** Begin DATA SUPPLIED **
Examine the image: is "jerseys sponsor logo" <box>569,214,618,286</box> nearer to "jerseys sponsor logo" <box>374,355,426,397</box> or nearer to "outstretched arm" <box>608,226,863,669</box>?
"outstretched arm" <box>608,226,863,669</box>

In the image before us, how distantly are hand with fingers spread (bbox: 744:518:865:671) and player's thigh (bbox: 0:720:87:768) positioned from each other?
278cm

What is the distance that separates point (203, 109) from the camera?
** End DATA SUPPLIED **
** Begin DATA SUPPLIED **
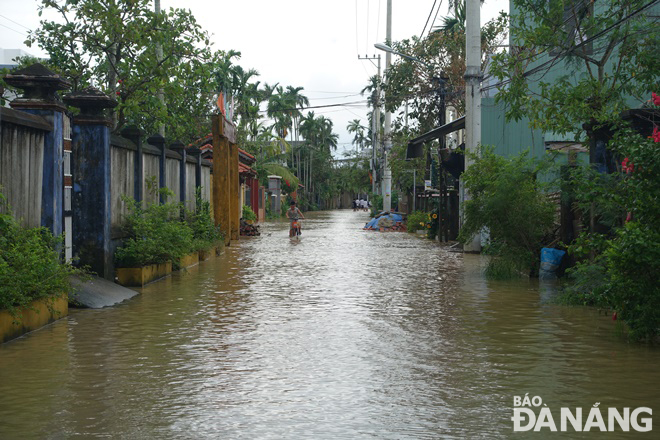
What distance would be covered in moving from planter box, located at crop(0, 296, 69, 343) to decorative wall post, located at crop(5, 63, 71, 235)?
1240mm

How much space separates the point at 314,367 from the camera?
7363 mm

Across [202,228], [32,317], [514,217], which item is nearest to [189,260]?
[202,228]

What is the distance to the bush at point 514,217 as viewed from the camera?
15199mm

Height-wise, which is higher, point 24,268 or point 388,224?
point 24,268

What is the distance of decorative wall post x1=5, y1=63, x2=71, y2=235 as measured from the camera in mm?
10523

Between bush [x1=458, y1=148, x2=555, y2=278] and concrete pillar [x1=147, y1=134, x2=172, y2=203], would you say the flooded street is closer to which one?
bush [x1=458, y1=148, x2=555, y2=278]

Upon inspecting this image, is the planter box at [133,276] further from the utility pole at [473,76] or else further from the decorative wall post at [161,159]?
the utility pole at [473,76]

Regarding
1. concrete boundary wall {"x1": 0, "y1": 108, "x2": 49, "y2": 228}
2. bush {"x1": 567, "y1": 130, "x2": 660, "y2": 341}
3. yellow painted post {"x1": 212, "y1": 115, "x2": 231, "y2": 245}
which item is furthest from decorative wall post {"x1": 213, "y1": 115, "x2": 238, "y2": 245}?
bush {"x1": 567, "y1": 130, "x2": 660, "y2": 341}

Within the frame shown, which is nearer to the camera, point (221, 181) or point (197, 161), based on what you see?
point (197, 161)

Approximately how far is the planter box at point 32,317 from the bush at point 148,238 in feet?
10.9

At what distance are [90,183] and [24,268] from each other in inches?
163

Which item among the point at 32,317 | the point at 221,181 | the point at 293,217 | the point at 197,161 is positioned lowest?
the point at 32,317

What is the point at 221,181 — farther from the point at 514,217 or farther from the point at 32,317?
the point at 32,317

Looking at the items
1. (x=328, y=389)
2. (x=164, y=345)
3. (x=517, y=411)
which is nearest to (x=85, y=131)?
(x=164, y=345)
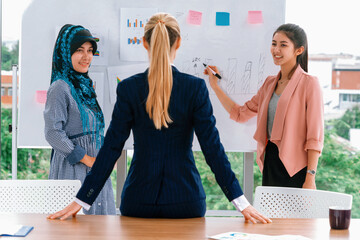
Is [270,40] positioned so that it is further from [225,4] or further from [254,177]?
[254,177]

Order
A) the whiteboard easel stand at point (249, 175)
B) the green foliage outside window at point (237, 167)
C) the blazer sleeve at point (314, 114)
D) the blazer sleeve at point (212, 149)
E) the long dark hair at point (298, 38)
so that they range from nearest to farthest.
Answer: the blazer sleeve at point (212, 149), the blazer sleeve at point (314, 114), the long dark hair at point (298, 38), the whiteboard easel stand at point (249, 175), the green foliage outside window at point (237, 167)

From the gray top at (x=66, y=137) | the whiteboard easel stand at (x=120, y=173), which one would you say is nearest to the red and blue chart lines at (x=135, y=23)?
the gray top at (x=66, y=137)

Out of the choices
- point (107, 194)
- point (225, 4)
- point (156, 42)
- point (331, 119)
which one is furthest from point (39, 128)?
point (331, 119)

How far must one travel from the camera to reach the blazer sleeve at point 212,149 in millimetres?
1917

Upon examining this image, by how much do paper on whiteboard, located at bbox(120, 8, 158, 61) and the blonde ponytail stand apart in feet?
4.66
** End DATA SUPPLIED **
** Begin DATA SUPPLIED **
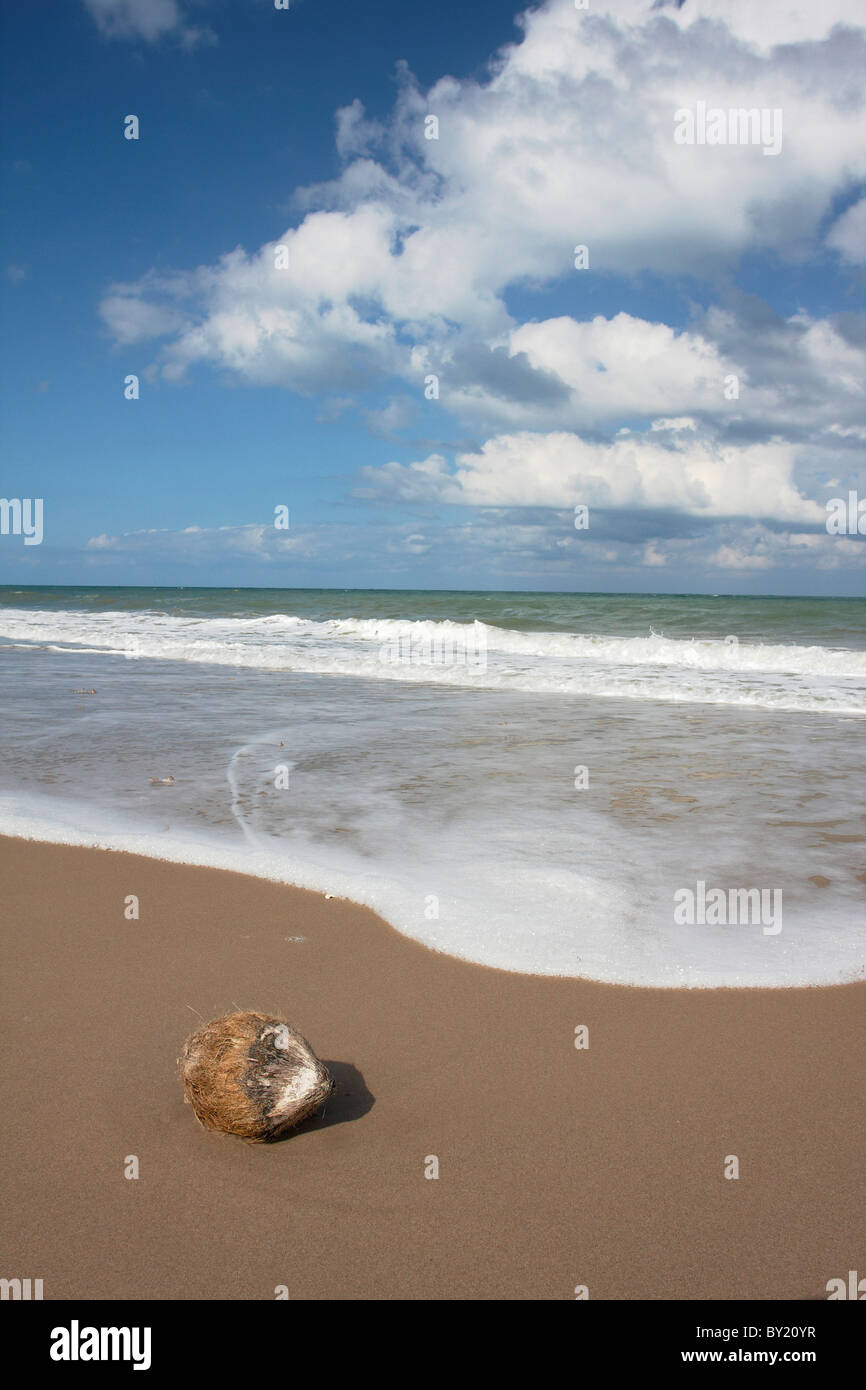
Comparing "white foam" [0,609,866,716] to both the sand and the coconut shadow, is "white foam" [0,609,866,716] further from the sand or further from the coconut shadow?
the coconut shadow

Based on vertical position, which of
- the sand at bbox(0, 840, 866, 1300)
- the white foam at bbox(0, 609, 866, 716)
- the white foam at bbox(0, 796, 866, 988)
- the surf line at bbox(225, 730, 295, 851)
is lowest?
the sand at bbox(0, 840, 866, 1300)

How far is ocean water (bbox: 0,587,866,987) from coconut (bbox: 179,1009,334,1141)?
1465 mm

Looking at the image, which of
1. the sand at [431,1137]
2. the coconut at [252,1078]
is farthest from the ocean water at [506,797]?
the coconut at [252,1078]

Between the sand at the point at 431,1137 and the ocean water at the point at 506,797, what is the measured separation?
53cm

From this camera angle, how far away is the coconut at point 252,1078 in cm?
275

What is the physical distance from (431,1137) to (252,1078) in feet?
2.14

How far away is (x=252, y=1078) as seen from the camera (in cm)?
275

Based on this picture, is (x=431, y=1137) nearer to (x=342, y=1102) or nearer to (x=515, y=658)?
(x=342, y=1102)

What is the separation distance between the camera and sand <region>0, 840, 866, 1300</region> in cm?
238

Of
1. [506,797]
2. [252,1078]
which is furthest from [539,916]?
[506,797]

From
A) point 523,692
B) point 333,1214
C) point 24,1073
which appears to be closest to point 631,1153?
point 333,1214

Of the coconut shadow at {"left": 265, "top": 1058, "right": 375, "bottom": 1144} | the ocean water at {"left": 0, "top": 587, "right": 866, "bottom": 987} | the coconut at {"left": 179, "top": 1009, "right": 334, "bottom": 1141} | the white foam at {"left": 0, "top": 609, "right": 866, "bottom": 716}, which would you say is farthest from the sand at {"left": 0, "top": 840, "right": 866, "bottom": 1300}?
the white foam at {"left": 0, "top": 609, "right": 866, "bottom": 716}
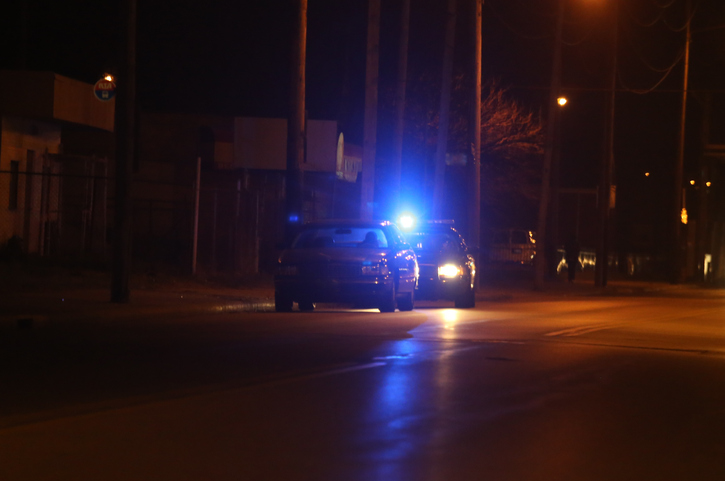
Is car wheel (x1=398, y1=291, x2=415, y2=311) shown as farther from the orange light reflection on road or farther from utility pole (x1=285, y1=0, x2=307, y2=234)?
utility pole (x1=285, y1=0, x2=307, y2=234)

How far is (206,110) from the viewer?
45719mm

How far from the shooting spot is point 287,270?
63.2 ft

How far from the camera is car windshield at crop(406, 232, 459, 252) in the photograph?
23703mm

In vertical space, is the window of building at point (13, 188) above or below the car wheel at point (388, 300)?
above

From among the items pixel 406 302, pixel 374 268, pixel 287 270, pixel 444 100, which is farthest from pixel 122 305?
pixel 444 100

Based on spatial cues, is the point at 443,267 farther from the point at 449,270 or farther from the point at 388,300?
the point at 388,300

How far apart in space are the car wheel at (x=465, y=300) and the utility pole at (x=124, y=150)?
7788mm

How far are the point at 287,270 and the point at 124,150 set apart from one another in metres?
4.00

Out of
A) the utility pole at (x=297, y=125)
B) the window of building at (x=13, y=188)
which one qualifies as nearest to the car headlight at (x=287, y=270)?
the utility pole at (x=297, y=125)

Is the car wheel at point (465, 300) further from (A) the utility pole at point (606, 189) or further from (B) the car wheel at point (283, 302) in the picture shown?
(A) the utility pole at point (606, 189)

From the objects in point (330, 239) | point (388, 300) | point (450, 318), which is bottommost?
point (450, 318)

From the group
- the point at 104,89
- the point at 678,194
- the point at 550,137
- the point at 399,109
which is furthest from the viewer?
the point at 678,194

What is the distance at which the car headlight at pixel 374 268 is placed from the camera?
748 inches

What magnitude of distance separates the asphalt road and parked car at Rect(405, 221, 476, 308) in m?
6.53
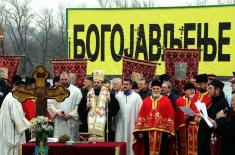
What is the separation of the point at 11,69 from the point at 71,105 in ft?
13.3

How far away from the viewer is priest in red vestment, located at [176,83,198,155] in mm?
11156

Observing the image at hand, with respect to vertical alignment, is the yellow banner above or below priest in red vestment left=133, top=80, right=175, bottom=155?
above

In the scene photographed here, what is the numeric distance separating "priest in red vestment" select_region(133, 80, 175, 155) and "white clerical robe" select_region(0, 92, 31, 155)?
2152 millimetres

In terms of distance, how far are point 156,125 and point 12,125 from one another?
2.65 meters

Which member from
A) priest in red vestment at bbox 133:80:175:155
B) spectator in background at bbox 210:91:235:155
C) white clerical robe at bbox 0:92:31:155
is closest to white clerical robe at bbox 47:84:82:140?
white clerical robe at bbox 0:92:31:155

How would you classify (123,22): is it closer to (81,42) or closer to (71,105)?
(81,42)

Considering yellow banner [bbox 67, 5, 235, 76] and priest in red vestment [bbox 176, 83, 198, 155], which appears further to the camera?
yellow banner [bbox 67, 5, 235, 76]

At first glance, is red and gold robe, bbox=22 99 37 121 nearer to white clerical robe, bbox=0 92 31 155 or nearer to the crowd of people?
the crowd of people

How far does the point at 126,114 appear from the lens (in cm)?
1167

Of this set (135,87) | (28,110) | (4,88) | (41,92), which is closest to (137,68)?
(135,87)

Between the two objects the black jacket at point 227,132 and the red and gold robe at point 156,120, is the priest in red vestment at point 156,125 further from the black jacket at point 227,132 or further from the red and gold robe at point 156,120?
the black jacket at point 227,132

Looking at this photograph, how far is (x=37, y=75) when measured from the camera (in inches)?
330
** End DATA SUPPLIED **
TASK INSTRUCTIONS =>
Locate each line in the records above that contains the word "separation", counting only matches in the same case, and copy those lines out in full.

FINISHED TASK =>
Between the sand at the point at 431,1137 and the ocean water at the point at 506,797, what is the measured separation?
What is the separation distance between the camera and sand <region>0, 840, 866, 1300</region> in cm?
What is the separation of the point at 11,69 from the point at 71,105 in ft?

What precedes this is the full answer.